§ **ARTICLE**:
The idea of the hi-fi system for me is to extract, +/- "gather" and make available as much of the music as I can get from the source, and I refine the results by a sort of tuning that might vary with any number of variables on a specific occasion, with given material and under particular circumstances.  Still, the idea of "pre-conditioning" the sound in any irrevocable way has never appealed to me; quite the contrary.

The idea of the "simplest" circuit has a very strong pull, in and of itself.  And the idea is vindicated according to the extent that it serves its purpose.  That purpose is another subject, but of course it cannot be dismissed either in looking forward or in looking back with respect to a given implementation.

No question in my mind that I would at least try 1-stage amps, if I had the speakers for it.  And, practically speaking, that is a very big IF.

§ **INFORMATION PROVIDED**:

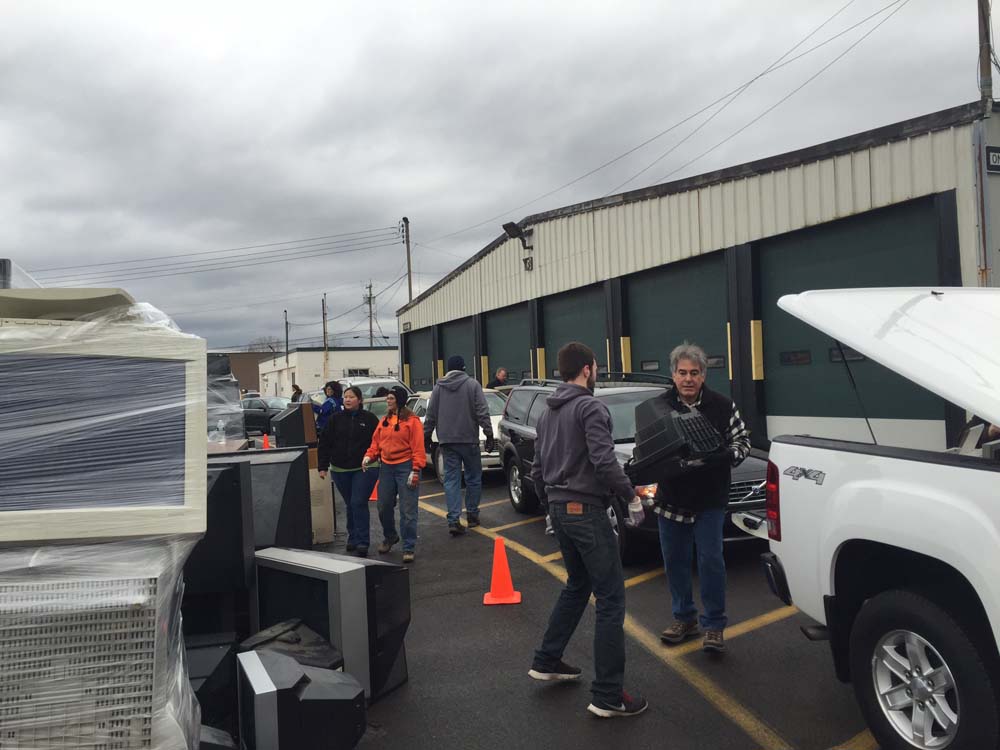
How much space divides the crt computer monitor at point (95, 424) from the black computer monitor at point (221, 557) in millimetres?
1272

§ **TO-DO LIST**:
1) Translate this sentence from the hi-fi passage into French: "And the idea is vindicated according to the extent that it serves its purpose."
2) List every word or term that the hi-fi passage places in double quotation marks.
3) Do these statements agree with the hi-fi passage? (a) The writer likes the idea of irrevocably pre-conditioning the sound. (b) The writer would at least try 1-stage amps with suitable speakers. (c) The idea of the simplest circuit is vindicated whether or not it serves its purpose. For each, answer yes or no and quote the words from the passage that decide it.

§ **RESPONSES FOR EACH TASK**:
1) Et l'idée se justifie dans la mesure où elle remplit sa fonction.

2)
gather
pre-conditioning
simplest

3)
(a) No: "has never appealed to me; quite the contrary."
(b) Yes: "No question in my mind that I would at least try 1-stage amps, if I had the speakers for it."
(c) No: "the idea is vindicated according to the extent that it serves its purpose."